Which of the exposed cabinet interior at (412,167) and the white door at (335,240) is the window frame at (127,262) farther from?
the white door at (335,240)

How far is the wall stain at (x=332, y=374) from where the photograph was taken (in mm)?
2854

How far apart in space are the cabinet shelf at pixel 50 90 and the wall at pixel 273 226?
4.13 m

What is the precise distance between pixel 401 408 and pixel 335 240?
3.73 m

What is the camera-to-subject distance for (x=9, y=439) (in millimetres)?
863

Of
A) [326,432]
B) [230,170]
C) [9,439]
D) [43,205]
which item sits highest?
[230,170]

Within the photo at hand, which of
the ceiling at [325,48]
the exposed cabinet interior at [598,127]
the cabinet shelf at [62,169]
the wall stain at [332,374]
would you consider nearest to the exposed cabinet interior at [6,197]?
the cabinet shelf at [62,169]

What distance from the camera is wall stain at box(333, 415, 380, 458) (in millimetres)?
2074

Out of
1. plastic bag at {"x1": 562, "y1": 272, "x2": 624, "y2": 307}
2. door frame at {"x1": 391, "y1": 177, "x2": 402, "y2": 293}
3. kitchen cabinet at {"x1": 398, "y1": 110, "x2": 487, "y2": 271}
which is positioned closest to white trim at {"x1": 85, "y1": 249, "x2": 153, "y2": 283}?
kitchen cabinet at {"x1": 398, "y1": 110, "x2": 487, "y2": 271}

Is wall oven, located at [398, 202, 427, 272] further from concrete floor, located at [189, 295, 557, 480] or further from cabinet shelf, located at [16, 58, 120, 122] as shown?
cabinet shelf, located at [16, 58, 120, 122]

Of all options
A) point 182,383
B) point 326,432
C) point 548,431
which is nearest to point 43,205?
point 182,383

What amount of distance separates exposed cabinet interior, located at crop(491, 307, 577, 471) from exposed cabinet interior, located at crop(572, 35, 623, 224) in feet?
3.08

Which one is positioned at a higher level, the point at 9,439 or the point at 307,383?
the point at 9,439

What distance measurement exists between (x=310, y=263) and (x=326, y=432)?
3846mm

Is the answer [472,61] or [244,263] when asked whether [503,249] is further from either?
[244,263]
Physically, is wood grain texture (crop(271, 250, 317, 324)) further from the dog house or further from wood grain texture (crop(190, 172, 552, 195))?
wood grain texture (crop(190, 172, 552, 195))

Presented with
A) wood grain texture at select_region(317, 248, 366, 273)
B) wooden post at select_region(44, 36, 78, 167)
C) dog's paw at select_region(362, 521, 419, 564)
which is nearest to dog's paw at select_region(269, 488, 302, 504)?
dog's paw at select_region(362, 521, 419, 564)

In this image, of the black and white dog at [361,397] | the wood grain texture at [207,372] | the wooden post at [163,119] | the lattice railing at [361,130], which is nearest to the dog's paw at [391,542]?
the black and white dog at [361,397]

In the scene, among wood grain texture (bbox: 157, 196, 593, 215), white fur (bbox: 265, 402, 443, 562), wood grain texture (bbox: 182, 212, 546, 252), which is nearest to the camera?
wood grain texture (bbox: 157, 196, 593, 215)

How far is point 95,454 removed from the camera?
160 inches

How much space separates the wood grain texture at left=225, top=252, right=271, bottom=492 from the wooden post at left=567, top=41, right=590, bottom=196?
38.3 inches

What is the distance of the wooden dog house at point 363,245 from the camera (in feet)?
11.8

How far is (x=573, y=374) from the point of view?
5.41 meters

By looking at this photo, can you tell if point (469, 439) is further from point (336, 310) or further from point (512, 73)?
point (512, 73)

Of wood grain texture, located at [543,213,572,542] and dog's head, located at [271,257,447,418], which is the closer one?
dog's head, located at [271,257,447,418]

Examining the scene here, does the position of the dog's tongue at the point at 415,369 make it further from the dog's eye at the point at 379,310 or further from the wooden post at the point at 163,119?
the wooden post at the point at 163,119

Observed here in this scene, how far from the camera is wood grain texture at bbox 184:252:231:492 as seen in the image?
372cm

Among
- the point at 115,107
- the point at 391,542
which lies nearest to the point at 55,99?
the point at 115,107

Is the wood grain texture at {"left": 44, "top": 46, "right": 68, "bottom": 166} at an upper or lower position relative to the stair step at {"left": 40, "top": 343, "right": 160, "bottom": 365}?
========================================================================
Above are the records; retype every one exactly.

SOLUTION TO THIS PROBLEM:
Which of the exposed cabinet interior at (412,167) and the white door at (335,240) is the window frame at (127,262) farther from?
the white door at (335,240)

How far is the wall stain at (x=332, y=374) from where the photograph was taken (in mm)?
2854

How far apart in space are the cabinet shelf at pixel 50 90 and the wall at pixel 273 226?
4.13 m

What is the precise distance between pixel 401 408 and pixel 335 240?
3.73 m

What is the camera-to-subject distance for (x=9, y=439) (in millimetres)?
863

Of
A) [326,432]
B) [230,170]
C) [9,439]
D) [43,205]
which item sits highest?
[230,170]

Within the photo at hand, which of
the ceiling at [325,48]
the exposed cabinet interior at [598,127]
the cabinet shelf at [62,169]
the wall stain at [332,374]
would you consider nearest to the exposed cabinet interior at [6,197]?
the cabinet shelf at [62,169]

What distance from the camera is wall stain at box(333, 415, 380, 458) (in millimetres)?
2074

Out of
1. plastic bag at {"x1": 562, "y1": 272, "x2": 624, "y2": 307}
2. door frame at {"x1": 391, "y1": 177, "x2": 402, "y2": 293}
3. kitchen cabinet at {"x1": 398, "y1": 110, "x2": 487, "y2": 271}
which is positioned closest to white trim at {"x1": 85, "y1": 249, "x2": 153, "y2": 283}?
kitchen cabinet at {"x1": 398, "y1": 110, "x2": 487, "y2": 271}

Is wall oven, located at [398, 202, 427, 272] further from concrete floor, located at [189, 295, 557, 480] or further from cabinet shelf, located at [16, 58, 120, 122] as shown?
cabinet shelf, located at [16, 58, 120, 122]

Of all options
A) point 182,383
B) point 326,432
C) point 548,431
which is nearest to point 43,205?
point 182,383

What amount of distance separates exposed cabinet interior, located at crop(491, 307, 577, 471) from exposed cabinet interior, located at crop(572, 35, 623, 224) in feet?
3.08

Which one is positioned at a higher level, the point at 9,439 or the point at 307,383?
the point at 9,439

What distance measurement exists between (x=310, y=263) and (x=326, y=432)?
3846mm

Is the answer [472,61] or [244,263] when asked whether [503,249] is further from either?
[244,263]
Physically, is wood grain texture (crop(271, 250, 317, 324)) further from the dog house or further from wood grain texture (crop(190, 172, 552, 195))?
wood grain texture (crop(190, 172, 552, 195))

Presented with
A) wood grain texture at select_region(317, 248, 366, 273)
B) wooden post at select_region(44, 36, 78, 167)
C) dog's paw at select_region(362, 521, 419, 564)
which is nearest to dog's paw at select_region(269, 488, 302, 504)?
dog's paw at select_region(362, 521, 419, 564)

In this image, of the black and white dog at [361,397] | the wood grain texture at [207,372] | the wooden post at [163,119] | the lattice railing at [361,130], which is nearest to the dog's paw at [391,542]?
the black and white dog at [361,397]

In the scene, among wood grain texture (bbox: 157, 196, 593, 215), white fur (bbox: 265, 402, 443, 562), wood grain texture (bbox: 182, 212, 546, 252), which is nearest to the camera?
wood grain texture (bbox: 157, 196, 593, 215)

How far is point 95,454 removed from the camera?
160 inches

How much space separates the wood grain texture at left=225, top=252, right=271, bottom=492 from the wooden post at left=567, top=41, right=590, bottom=196?
38.3 inches

What is the distance of the wooden dog house at point 363,245 from the camera (in feet)?
11.8

How far is (x=573, y=374) from the point of view?
5.41 meters

By looking at this photo, can you tell if point (469, 439) is further from point (336, 310) or further from point (512, 73)?
point (512, 73)

Of wood grain texture, located at [543,213,572,542] and dog's head, located at [271,257,447,418], which is the closer one?
dog's head, located at [271,257,447,418]

Examining the scene here, does the position of the dog's tongue at the point at 415,369 make it further from the dog's eye at the point at 379,310 or further from the wooden post at the point at 163,119?
the wooden post at the point at 163,119

Observed here in this scene, how far from the camera is wood grain texture at bbox 184:252:231:492 as seen in the image?
372cm

Among
- the point at 115,107
- the point at 391,542
which lies nearest to the point at 55,99?
the point at 115,107

Is the wood grain texture at {"left": 44, "top": 46, "right": 68, "bottom": 166} at an upper or lower position relative to the stair step at {"left": 40, "top": 343, "right": 160, "bottom": 365}?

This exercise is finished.